ABSTRACT

In recent years, scholarly attention has increasingly focused on the relations between gender and rhetoric.1 One important strand of work by early modernists researching in this area has attended to women’s marginalisation from formal classical rhetorical traditions, with the obvious exception of a small handful of humanistically educated individuals, and has explored the diverse strategies women used to negotiate their silencing.2 Conventionally, rhetorical training has been viewed by both sixteenth-century educational theorists and modern-day scholars as a male preserve; women, it was thought, had no requirement for the kinds of persuasive linguistic skills that became the prerequisite for men destined for public office, since the locus of their activity was restricted to the household or domestic sphere.

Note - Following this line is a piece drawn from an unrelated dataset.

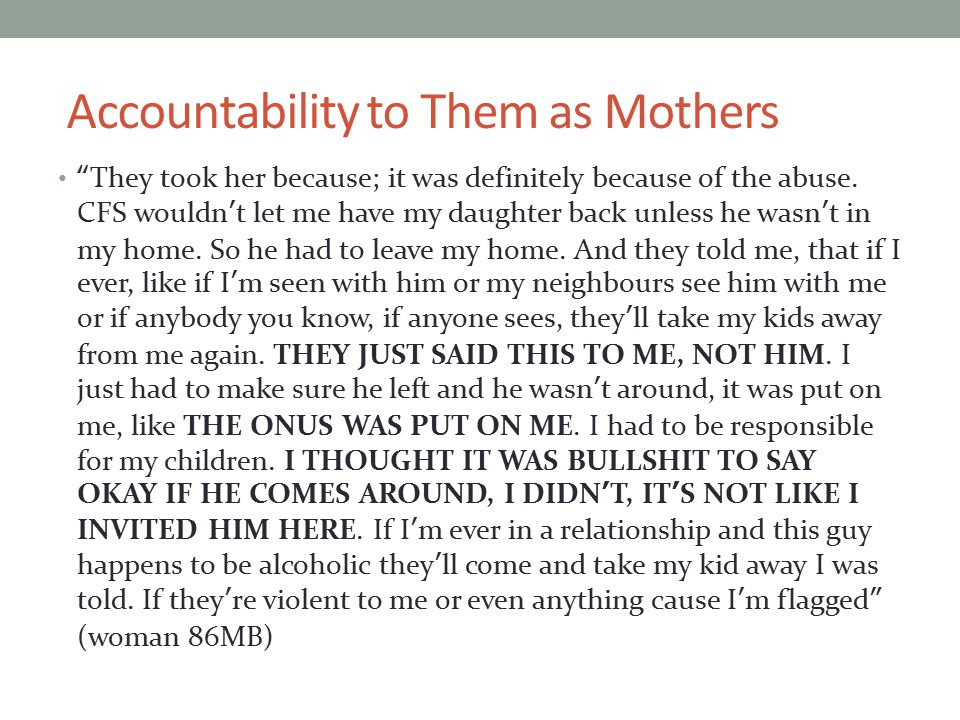 Accountability to Them as Mothers They took her because; it was definitely because of the abuse.
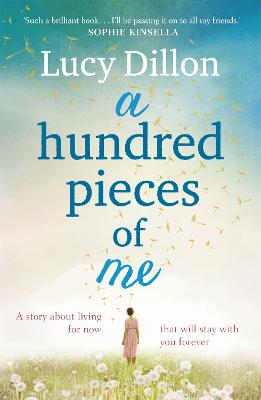 A Hundred Pieces of Me - Lucy Dillon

Indeed, Juan Luis Vives in his De institutione feminae Christianae (1523), which was penned for Catherine of Aragon as an educational guide for her daughter Princess Mary, intoned ‘As for eloquence, I have no great care, nor a women needeth it not, but she needeth goodness and wisdom’ (Watson 1912: 54). The general assumption that women were excluded from rhetoric has, however, received slight modification by Catherine Eskin in her survey of educational and rhetorical manuals, in which she observes the range of views of male writers on the advisability of teaching girls rhetoric (Eskin 1999: 100-32; cf. Donawerth 1995). Whilst conservative sixteenth-century texts by Giovanni Michele Bruto and Thomas Salter denied women access to rhetorical training, at the other end of the spectrum the educationalist Richard Mulcaster argued that girls should be endowed ‘with some Logicall helpe to chop, and some Rhetoricke to brave’ (Mulcaster 1581: 182; Bruto 1598; Salter 1579). Alternatively, other scholars have attempted to overcome the intractability of women’s exclusion from restrictive classical definitions of education by adopting a broader,

more flexible and inclusive definition of rhetoric, one that recognises a variety of female discourses, both spoken and written, as constituting forms of ‘rhetorical’ activity.3 Operating parallel to the democratisation of this approach, early modern social historians have highlighted the innate, yet untrained, rhetorical qualities contained within women’s oral testimony. Natalie Zemon Davis, for example, has examined the devices utilised in women’s pardon tales in sixteenthcentury France; Tim Stretton has studied the rhetorical nature of pleading strategies of women in the Elizabethan Court of Requests; and Laura Gowing has emphasised the degree of linguistic facility of ordinary female deponents brought before the London consistitory courts on charges of sexual slander, who manipulated language and narratives for political ends (Davis 1987: Chapter 3, Gowing 1996: 201, 235-9, Stretton 1998: Chapter 8). These different approaches work to expose the disjuncture between informal rhetorical practices and the kinds of classical rhetorical principles that were promulgated in England by sixteenth-century humanists, and raise thorny questions relating to the definitions and acquisition of women’s rhetorical skills.